Ворота заскрипели на ржавых петлях, вместе с ключами от города вынесли хлеб-соль и чарку медовухи. Джельмэнойон выбил из рук поднос: «Вот питьё, которое всегда с тобой, и ты уверен, что это не отрава». Он сделал надрез на шее лошади и, пока нукеры крепко удерживали её, жадно припал к ранке.
Фома Квыч, морщась, запивал лекарства красноватым тёплым киселём.
– Земля переполнена, как летний мотель, – ворчал сосед справа, – прибывают, съезжают, всех и не упомнишь…
– Память коротка, – вторили ему слева, – наступишь на муравейник – насекомые бегают, копошатся. А потом забывают, будто не было ни раздавленных, ни разрушений…
– У природы нет выходных, – поддакивал Фома, – одни будни…
Перед боем зарезали жертвенного барана, по очереди слизывали кровь с кривой сабли. Вопли шамана вместе с сизым дымом долетали до ночных звёзд, с которых смотрели умершие воины. Призывая в свидетели темневшее небо, клялись в верности, опуская пальцы в кумыс, мазали друг другу лица, а женщины латали одежду костяными иглами.
Джельмэ-нойон, обернув копыта скакуна пучками травы, отправился на разведку, но чуткое ухо славянина, припавшего к земле, различило далёкий топот, и ему пришлось вернуться. Туго набитый колчан стучал о спину, опущенные вниз стрелы не обагрила кровь, словно когти хищника, напрасно стерёгшего добычу.

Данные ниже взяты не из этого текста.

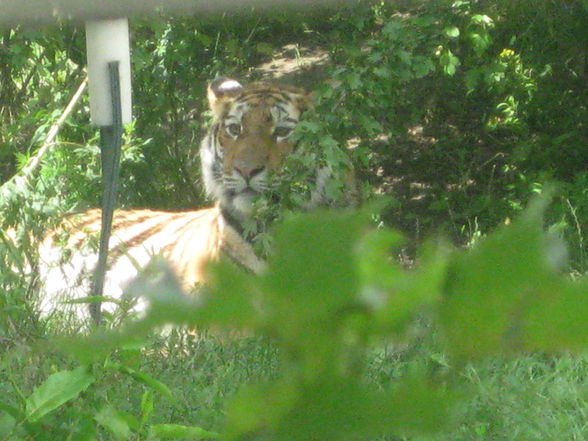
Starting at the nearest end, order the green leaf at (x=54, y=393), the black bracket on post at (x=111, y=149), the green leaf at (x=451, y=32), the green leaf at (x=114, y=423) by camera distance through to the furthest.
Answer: the green leaf at (x=54, y=393)
the green leaf at (x=114, y=423)
the black bracket on post at (x=111, y=149)
the green leaf at (x=451, y=32)

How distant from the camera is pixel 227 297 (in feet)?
0.83

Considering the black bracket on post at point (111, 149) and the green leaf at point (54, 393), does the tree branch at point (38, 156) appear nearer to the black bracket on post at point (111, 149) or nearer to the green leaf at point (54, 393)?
the black bracket on post at point (111, 149)

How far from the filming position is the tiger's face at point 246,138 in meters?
4.65

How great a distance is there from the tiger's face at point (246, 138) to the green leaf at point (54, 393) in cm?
285

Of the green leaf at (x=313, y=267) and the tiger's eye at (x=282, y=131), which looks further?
the tiger's eye at (x=282, y=131)

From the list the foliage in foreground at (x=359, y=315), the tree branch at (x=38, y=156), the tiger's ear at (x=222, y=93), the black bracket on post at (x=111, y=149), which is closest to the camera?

От этого Джельмэ-нойона душила ярость, а сердце рвалось в бой.
На Вербное воскресенье больных отпустили в церковь. Ступая со свечой по разбросанным на полу веткам, Фома вместо молитвы твердил, как пономарь: «И угораздило же меня родиться в чужое время». С этими словами он приложился к чудотворной иконе Николая угодника и едва встретился глазами со святым – пламя, вспыхнув, отразилось в зеницах святого, – как почувствовал, что вместо свечи сжимает кривую саблю, размахивая которой чуть не сбивает с головы кожаный монгольский шлем. Пыль ела глаза – летящие впереди тумены вытоптали ковыль, выворотили комья сухого, жаркого чернозёма, а на горизонте ощетинились пиками голые русские – скинув холщовые рубахи, они прикрывались лишь крестами на лыковых верёвках. Фома стал теперь одним из тьмы: его жизнь определял семихвостый бунчук возле ханского шатра, а смерть – неприятельская отвага. Как и все, он улюлюкал, прогоняя страх, и пускал с коня хищно свистевшие стрелы. Но, странным образом, он не чувствовал воодушевления. Его гнала вперёд привычка повиноваться и угрюмая улыбка палача, всегда готового перебить позвоночник суковатой дубиной. Он уже вспоминал утраченные тапочки и телевизор в углу. Прежде чем врубиться в сомкнутые ряды, Фома успел подумать, что так и не нашёл себя, что человек – пасынок любого времени, но лучше оставаться в своём. А потом увидел бородача и сходу наскочил на его пику. Выбивая зубы, железное острие проткнуло язык, вышло на затылке. Но боли Фома не почувствовал – только холод на губах. В тесноте кружилась голова, пахло ладаном: упав на колени, он целовал стекло чудотворной иконы Николая угодника.
«Воображение всех подводит, – выслушал его врач, теребя пуговицу на халате, – видимо, и план этого мира был также прекрасен…»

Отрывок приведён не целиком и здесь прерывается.